将字符串从一个地方复制到另一个地方

Question

copy string between comma

input

(aaa),(ddD),(sss),(ppp)

p=malloc(sizeof(char)*200);
gets(p);

i want hold input

p[0]="(aaa)"
p[1]="(ddD)"
p[2]="(sss)"
p[3]="(ppp)"

Answer 1

You may have to use strtok .

Here is the complete solution to all your problems:

// tokens.c

#include <stdio.h>
#include <string.h> /* for strtok, strlen and strcpy. */
#include <stdlib.h> /* for malloc, realloc and free. */ 

static char **tokens = NULL; /* Dynamic array of string tokens. */
static int token_count = 0; /* Number of tokens added. */

/* Grows the `tokens' array as needed and appends `tok' to it. */
static void
copy_token (char *tok)
{
  if (token_count == 0)
    tokens = malloc (sizeof (char*));
  else
    tokens = realloc (tokens, sizeof (char*) * (token_count + 1));
  tokens[token_count] = malloc (strlen (tok) + 1);
  strcpy (tokens[token_count], tok);
  ++token_count;
}

/* Extracts tokens from `s' and calls copy_token to add it to `tokens'. */
static void
tokenize_by_comma (char *s)
{
  char *tok = strtok (s, ",");
  while (tok != NULL)
    {      
      copy_token (tok);
      tok = strtok (NULL, ",");
    }  
}

/* If you run copy_after, the total length of all tokens 
   must not exceed BUFF_SIZE. */
#define BUFF_SIZE 1024 
static char s_copy[BUFF_SIZE + 1];

/* Makes a string of all the tokens by moving `s' next to `after'. */
static char *
copy_after (const char *s, const char *after)
{
  int i;
  int appended = 0;
  strcpy (s_copy, "");
  for (i = 0; i < token_count; ++i)
    {
      int is_s = (strcmp (tokens[i], s) == 0);
      int is_after = (strcmp (tokens[i], after) == 0);
      if (is_after)
        {
          strcat (s_copy, after);
          strcat (s_copy, ",");
          strcat (s_copy, s);
          appended = 1;
        }
      else if (!is_s)
        {
          strcat (s_copy, tokens[i]);
          appended = 1;
        }
      if (i != (token_count - 1) && appended) 
        strcat (s_copy, ",");
      appended = 0;
    }
  return s_copy;
}

/* Prints the `tokens'. */
static void 
print_tokens ()
{
  int i;
  for (i = 0; i < token_count; ++i)
    printf ("%s\n", tokens[i]);
}

/* Frees the memory allocated for `tokens'. */
static void 
free_tokens ()
{
  int i;
  for (i = 0; i < token_count; ++i)
    free (tokens[i]);
  free (tokens);
  token_count = 0;
  tokens = NULL;
}

/* Test.
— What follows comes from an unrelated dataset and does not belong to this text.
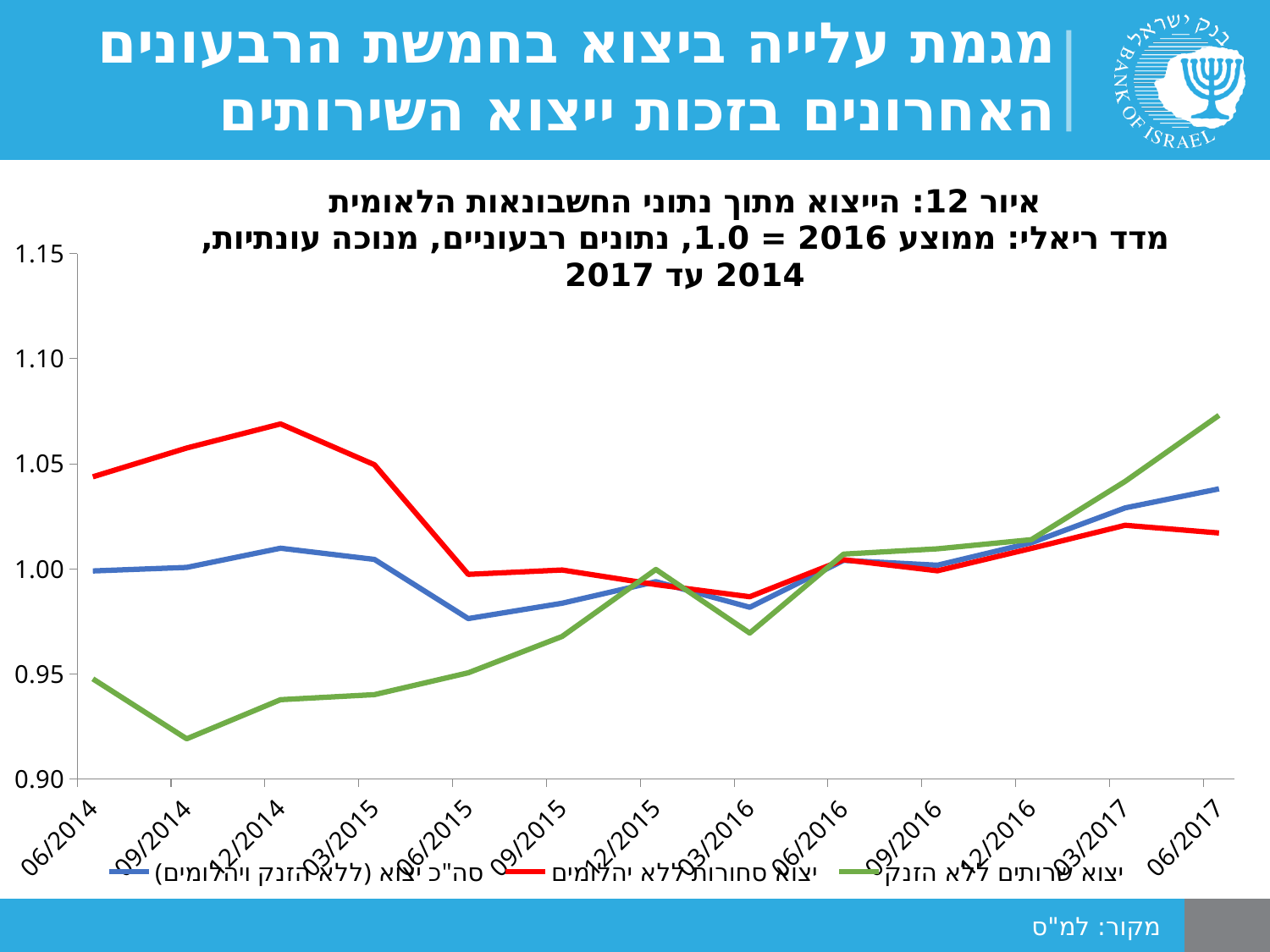
Is the value of יצוא שירותים ללא הזנק (green line) at 09/2014 greater or less than 0.95? less Does the יצוא שירותים ללא הזנק (green) series rise or fall from 03/2016 to 06/2017? rise At 12/2014, which is larger: יצוא סחורות ללא יהלומים (red) or סה"כ יצוא (ללא הזנק ויהלומים) (blue)? יצוא סחורות ללא יהלומים At which date does the יצוא סחורות ללא יהלומים (red) series reach its highest value? 12/2014 How many series does the legend list? 3 Is the value of יצוא סחורות ללא יהלומים (red line) at 12/2014 greater or less than 1.05? greater Is the value of יצוא שירותים ללא הזנק (green line) at 06/2017 greater or less than 1.05? greater What kind of chart is shown on the slide? line chart Which series has the highest value at 06/2017? יצוא שירותים ללא הזנק At which date does the יצוא שירותים ללא הזנק (green) series reach its lowest value? 09/2014 How many quarterly points are shown along the x axis? 13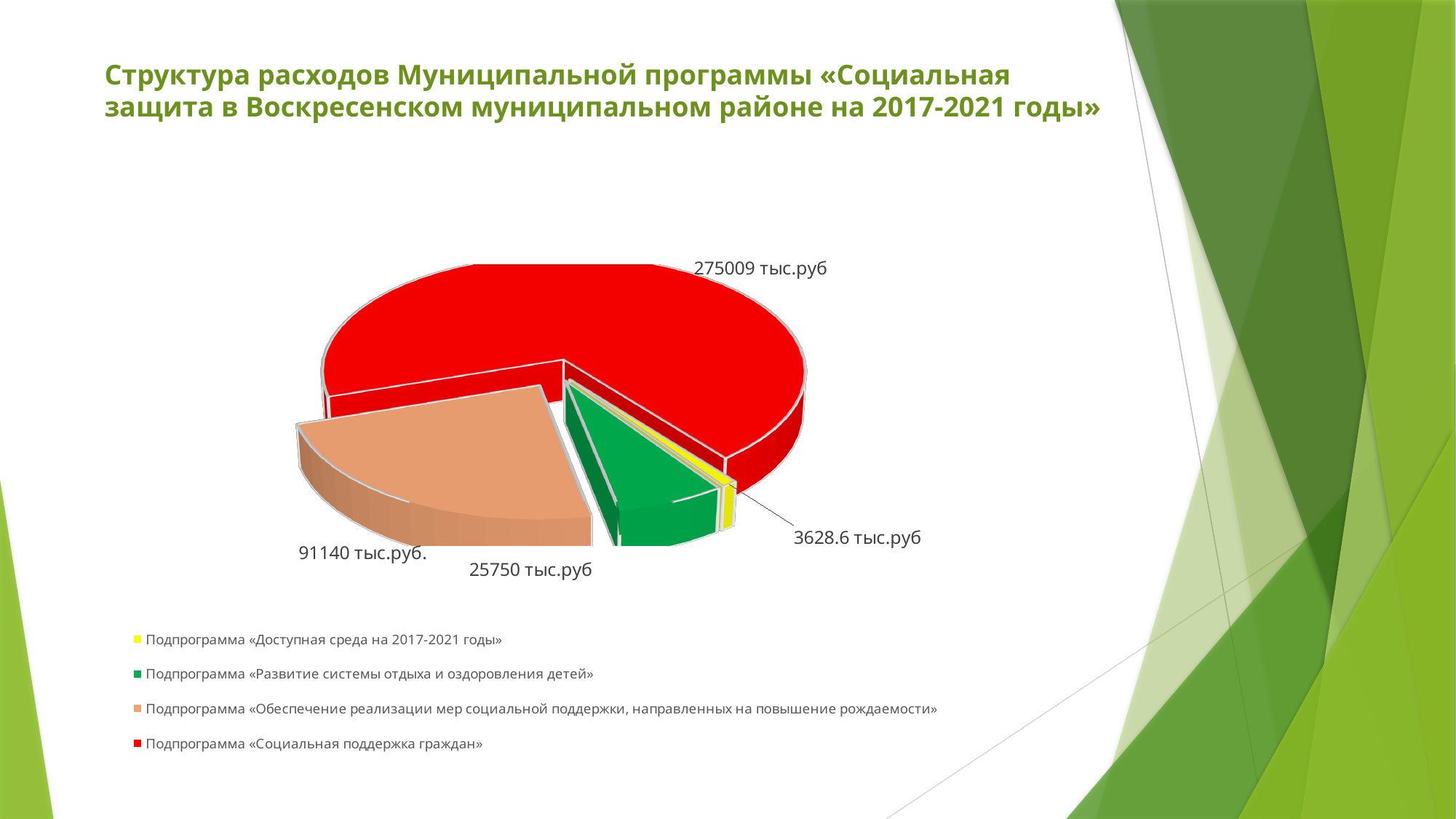
What value is shown for the slice «Развитие системы отдыха и оздоровления детей»? 25750 тыс.руб Which subprogram has the largest share of expenditure in the pie chart? Подпрограмма «Социальная поддержка граждан» Which subprogram has the smallest share of expenditure in the pie chart? Подпрограмма «Доступная среда на 2017-2021 годы» What value is shown for the slice «Доступная среда на 2017-2021 годы»? 3628.6 тыс.руб What is the total of all four values shown on the pie chart? 395527.6 тыс.руб What type of chart is shown on the slide? Pie chart Which is larger: the value for «Развитие системы отдыха и оздоровления детей» or for «Доступная среда на 2017-2021 годы»? Развитие системы отдыха и оздоровления детей How many slices does the pie chart have? 4 What value is shown for the slice «Социальная поддержка граждан»? 275009 тыс.руб What is the difference between the values for «Социальная поддержка граждан» and «Обеспечение реализации мер социальной поддержки, направленных на повышение рождаемости»? 183869 тыс.руб Which colour represents «Развитие системы отдыха и оздоровления детей» in the pie chart? Green What value is shown for the slice «Обеспечение реализации мер социальной поддержки, направленных на повышение рождаемости»? 91140 тыс.руб.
Pass the tokens as a single command line argument. */
int
main (int argc, char **argv)
{
  tokenize_by_comma (argv[1]);
  print_tokens ();
  if (argc == 4)
    {
      printf ("%s\n", copy_after (argv[2], argv[3]));
    }
  free_tokens ();
  return 0;
}

Test run:

$ ./tokens "(aaa),(ddD),(sss),(ppp)"
(aaa)
(ddD)
(sss)
(ppp)
$ ./tokens "(aaa),(ddD),(sss),(ppp)" "(ddD)" "(ppp)"
(aaa)
(ddD)
(sss)
(ppp)
(aaa),(sss),(ppp),(ddD)

Answer 2

Avoid using gets(3) , it lead to some interesting issues even in the early days of the Internet due to easy buffer overflow . Use the fgets(3) instead.

Answer 3

If you're sure you're always going to have four inputs, you can use something like:

scanf("%[^,],%[^,],%[^,],%[^,]", p[0], p[1], p[2], p[3]);

if you don't know the number of inputs, you'd probably do the reading in a loop instead:

for (i=0; i<limit; i++)
    if (!scanf("%[^,],", p[i]))
        break;
if (i<limit)
    scanf("%[^\n]", p[i]);

or, if you prefer, you could write the loop like this:

for (i=0; i<limit && scanf("%[^,],", p[i]); i++)
    ;

Either way, this reads data that doesn't contain a comma followed by a comma (that is read to verify its presence) until that fails. Assuming the data is in the proper format, that will fail when there's data without a trailing comma. We then do one more read after the loop to read the remainder of the line into the last item.

Note that if your data can also contain a comma, something like:

(aaa,bbb),(ccc,ddd)

where the first data item should be "(aaa,bbb)" and the second "(ccc,ddd)", this would not work -- for something like that, you could rewrite the conversion for an individual input to something like: "%[^)])," to read up to the closing parenthesis, followed by a parenthesis followed by a comma.